* WHAT IS EXPECTED *
Which lines of the entries contain the string "benchmark"? Copy each of them.

[[ AVAILABLE DATA open ]]

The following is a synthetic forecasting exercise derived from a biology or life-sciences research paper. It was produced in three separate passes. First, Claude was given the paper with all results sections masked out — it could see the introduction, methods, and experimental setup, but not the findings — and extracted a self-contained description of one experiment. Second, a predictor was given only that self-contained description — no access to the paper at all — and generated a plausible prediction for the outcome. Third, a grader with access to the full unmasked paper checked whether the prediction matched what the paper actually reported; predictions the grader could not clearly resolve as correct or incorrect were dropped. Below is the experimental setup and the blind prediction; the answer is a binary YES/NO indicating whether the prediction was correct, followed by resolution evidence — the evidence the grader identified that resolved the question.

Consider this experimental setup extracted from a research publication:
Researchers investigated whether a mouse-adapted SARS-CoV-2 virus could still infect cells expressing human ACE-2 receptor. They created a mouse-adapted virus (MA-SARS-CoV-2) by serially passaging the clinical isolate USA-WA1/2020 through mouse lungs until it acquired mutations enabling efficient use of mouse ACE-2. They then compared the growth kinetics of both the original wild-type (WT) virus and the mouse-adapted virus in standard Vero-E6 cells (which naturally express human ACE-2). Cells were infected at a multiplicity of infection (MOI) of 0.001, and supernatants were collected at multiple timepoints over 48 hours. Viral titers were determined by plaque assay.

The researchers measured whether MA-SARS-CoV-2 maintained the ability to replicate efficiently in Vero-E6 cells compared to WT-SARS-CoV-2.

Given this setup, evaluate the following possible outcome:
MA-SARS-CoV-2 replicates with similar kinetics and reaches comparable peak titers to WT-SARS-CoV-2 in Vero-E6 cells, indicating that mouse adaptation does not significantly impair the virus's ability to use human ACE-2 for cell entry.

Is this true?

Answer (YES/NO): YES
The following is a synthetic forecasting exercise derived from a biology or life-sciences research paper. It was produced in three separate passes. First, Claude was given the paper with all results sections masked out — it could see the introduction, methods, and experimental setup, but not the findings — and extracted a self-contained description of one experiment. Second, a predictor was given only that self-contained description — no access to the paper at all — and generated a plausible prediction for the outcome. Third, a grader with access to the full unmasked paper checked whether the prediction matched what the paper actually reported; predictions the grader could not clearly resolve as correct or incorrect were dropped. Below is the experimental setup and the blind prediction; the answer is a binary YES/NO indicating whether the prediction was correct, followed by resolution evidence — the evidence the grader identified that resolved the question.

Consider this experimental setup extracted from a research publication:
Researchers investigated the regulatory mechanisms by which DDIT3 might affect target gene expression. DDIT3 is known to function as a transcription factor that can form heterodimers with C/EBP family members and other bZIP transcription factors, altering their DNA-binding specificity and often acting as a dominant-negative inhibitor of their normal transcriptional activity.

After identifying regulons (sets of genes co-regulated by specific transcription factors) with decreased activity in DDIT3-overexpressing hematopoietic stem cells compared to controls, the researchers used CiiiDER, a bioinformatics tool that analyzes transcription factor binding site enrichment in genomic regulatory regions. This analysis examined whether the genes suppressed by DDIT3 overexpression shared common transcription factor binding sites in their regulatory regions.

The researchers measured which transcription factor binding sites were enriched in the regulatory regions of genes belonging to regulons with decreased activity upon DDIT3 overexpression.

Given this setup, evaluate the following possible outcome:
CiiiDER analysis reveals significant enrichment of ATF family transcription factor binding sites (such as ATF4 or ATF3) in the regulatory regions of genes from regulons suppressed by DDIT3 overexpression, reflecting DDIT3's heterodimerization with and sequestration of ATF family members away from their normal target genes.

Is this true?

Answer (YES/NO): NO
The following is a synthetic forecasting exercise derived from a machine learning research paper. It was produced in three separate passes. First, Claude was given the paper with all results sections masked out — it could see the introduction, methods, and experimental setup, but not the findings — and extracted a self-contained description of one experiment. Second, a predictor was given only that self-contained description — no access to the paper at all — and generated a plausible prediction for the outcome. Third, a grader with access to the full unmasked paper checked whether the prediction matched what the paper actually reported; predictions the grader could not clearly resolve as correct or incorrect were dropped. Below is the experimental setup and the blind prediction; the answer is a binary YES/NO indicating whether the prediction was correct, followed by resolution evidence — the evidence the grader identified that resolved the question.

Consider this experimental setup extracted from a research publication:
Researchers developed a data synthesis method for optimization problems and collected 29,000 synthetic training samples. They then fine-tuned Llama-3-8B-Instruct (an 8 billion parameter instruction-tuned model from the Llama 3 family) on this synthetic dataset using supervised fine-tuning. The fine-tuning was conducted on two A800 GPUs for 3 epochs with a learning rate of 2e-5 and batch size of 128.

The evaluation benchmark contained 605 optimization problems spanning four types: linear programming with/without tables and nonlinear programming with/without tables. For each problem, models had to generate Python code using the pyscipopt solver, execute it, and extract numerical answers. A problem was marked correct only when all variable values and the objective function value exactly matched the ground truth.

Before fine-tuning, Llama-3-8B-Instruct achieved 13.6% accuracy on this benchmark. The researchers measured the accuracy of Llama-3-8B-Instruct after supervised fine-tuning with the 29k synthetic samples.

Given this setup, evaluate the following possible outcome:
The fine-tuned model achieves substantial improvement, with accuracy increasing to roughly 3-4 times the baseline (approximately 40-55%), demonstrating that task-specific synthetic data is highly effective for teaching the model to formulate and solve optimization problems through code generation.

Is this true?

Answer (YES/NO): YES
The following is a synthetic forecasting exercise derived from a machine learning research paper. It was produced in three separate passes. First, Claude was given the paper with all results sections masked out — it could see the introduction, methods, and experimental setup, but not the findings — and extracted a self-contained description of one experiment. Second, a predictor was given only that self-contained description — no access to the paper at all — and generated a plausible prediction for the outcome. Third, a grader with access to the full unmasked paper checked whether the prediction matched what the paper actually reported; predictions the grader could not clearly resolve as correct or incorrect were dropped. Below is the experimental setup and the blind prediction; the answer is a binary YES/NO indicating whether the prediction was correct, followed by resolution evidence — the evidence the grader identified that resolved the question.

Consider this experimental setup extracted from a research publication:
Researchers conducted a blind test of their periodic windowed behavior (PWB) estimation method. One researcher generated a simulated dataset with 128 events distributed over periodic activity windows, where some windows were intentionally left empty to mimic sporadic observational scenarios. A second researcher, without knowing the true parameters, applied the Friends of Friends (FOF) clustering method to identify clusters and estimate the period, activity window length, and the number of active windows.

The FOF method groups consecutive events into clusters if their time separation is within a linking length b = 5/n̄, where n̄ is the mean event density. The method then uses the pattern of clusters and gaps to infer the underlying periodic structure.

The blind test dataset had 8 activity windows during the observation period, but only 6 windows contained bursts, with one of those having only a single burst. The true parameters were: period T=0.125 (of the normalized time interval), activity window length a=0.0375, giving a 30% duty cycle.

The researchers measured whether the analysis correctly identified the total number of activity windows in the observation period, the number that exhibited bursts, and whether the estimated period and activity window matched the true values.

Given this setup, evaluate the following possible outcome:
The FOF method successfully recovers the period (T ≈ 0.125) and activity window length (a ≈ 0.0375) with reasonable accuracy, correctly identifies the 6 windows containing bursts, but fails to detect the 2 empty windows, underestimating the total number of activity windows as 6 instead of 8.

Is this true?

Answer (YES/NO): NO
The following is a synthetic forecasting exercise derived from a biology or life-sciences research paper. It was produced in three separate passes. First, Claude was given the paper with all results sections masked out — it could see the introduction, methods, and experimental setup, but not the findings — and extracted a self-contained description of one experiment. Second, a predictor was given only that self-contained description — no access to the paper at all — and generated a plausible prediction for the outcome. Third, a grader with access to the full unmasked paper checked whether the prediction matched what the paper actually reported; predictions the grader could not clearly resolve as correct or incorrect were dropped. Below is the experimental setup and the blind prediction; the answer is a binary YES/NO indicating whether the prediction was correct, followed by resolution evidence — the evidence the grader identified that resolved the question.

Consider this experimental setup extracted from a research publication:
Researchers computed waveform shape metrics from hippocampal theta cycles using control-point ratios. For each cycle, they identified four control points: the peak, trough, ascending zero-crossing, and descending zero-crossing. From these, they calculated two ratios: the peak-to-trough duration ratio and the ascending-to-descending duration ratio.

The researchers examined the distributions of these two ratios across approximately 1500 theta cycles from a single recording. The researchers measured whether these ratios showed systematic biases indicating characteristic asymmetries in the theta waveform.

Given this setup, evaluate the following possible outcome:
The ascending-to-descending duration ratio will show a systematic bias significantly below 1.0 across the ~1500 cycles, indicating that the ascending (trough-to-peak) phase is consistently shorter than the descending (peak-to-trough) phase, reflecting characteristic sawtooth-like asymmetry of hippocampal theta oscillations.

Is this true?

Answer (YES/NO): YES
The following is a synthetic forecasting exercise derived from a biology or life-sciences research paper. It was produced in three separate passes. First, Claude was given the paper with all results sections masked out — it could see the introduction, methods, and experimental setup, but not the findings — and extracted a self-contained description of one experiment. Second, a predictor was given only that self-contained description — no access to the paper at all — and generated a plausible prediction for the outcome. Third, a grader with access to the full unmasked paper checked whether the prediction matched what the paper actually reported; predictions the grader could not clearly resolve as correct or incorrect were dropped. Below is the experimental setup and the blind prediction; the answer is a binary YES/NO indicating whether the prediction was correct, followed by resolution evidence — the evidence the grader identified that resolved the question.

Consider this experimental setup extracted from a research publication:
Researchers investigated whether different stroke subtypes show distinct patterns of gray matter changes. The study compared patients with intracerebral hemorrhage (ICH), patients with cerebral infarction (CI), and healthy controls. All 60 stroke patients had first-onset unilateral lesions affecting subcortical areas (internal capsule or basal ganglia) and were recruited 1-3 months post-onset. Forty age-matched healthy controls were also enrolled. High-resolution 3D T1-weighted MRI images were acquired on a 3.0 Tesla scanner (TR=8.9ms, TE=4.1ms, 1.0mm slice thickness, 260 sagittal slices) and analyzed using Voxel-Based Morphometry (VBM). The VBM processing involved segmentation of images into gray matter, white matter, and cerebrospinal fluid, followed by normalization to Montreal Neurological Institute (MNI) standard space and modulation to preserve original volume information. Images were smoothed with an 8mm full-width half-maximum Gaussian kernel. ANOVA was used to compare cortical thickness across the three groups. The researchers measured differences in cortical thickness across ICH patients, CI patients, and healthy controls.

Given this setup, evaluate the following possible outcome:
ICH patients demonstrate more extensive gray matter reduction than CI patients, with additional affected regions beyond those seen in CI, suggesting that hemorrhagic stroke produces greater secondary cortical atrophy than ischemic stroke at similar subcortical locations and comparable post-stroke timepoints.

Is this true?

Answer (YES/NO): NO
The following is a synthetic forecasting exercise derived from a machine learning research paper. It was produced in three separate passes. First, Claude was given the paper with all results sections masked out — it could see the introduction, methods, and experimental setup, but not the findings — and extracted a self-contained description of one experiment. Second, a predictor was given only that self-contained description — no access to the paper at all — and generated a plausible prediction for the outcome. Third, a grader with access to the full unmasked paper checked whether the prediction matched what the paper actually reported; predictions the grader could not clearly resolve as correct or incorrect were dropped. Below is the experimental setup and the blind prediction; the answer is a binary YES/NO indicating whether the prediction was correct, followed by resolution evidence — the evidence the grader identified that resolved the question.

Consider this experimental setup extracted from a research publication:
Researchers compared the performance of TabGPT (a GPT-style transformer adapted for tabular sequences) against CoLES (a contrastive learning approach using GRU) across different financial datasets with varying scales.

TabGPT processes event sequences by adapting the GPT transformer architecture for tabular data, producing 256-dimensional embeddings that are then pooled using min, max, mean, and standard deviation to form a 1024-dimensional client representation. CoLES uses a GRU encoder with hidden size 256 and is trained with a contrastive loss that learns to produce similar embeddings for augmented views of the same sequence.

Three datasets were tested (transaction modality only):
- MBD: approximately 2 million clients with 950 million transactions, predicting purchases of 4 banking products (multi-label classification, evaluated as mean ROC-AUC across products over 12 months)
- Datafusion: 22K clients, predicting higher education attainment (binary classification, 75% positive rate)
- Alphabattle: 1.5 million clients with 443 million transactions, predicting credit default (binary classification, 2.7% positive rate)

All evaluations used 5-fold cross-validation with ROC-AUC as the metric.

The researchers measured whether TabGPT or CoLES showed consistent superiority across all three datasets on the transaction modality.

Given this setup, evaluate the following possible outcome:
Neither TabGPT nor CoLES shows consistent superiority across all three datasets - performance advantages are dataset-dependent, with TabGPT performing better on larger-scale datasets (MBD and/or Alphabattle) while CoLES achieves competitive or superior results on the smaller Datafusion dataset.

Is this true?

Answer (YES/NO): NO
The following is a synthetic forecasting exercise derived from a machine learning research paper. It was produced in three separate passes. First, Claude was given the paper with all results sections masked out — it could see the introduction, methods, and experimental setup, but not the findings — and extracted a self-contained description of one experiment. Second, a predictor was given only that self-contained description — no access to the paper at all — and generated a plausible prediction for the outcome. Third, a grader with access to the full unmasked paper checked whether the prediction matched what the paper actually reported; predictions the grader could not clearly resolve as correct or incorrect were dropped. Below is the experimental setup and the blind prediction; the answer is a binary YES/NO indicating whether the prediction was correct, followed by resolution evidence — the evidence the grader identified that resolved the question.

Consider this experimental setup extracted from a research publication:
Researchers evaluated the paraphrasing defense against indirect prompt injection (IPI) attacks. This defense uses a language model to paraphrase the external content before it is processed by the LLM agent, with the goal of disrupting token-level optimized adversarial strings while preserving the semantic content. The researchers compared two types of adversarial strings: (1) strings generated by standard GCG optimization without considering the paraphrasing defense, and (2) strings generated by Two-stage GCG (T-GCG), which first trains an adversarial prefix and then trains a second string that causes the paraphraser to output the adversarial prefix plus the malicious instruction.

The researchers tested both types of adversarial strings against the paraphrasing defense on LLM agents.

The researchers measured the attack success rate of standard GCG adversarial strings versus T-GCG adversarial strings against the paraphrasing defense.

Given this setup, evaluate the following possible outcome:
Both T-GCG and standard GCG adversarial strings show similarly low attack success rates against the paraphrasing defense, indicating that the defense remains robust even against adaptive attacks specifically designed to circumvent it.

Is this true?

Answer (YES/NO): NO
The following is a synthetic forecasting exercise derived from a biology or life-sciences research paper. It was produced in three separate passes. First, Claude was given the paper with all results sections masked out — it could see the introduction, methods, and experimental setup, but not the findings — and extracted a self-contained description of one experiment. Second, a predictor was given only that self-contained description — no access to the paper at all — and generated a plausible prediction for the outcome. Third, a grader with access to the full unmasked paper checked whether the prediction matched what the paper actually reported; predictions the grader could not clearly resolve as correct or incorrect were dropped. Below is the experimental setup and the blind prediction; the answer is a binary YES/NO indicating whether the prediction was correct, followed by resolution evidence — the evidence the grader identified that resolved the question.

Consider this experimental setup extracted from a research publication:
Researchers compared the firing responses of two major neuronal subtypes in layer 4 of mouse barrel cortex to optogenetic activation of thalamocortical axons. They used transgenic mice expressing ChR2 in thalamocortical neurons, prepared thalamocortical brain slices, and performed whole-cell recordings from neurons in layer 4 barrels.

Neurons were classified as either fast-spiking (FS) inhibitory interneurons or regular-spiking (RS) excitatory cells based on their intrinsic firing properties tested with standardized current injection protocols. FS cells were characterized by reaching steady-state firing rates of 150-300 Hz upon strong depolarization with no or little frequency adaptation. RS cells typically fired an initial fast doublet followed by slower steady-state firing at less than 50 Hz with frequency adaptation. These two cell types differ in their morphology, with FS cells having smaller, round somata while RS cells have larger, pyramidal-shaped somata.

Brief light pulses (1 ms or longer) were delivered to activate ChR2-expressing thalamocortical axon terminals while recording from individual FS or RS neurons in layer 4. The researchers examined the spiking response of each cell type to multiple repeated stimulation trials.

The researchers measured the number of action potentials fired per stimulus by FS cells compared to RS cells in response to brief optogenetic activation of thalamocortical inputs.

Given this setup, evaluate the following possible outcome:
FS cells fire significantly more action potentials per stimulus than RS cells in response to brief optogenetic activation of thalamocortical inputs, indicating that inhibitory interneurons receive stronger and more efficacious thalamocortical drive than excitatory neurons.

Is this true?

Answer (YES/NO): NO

[[ AVAILABLE DATA closed ]]

* RESULT FOR THIS EXERCISE *
The evaluation benchmark contained 605 optimization problems spanning four types: linear programming with/without tables and nonlinear programming with/without tables. For each problem, models had to generate Python code using the pyscipopt solver, execute it, and extract numerical answers. A problem was marked correct only when all variable values and the objective function value exactly matched the ground truth.
Before fine-tuning, Llama-3-8B-Instruct achieved 13.6% accuracy on this benchmark. The researchers measured the accuracy of Llama-3-8B-Instruct after supervised fine-tuning with the 29k synthetic samples.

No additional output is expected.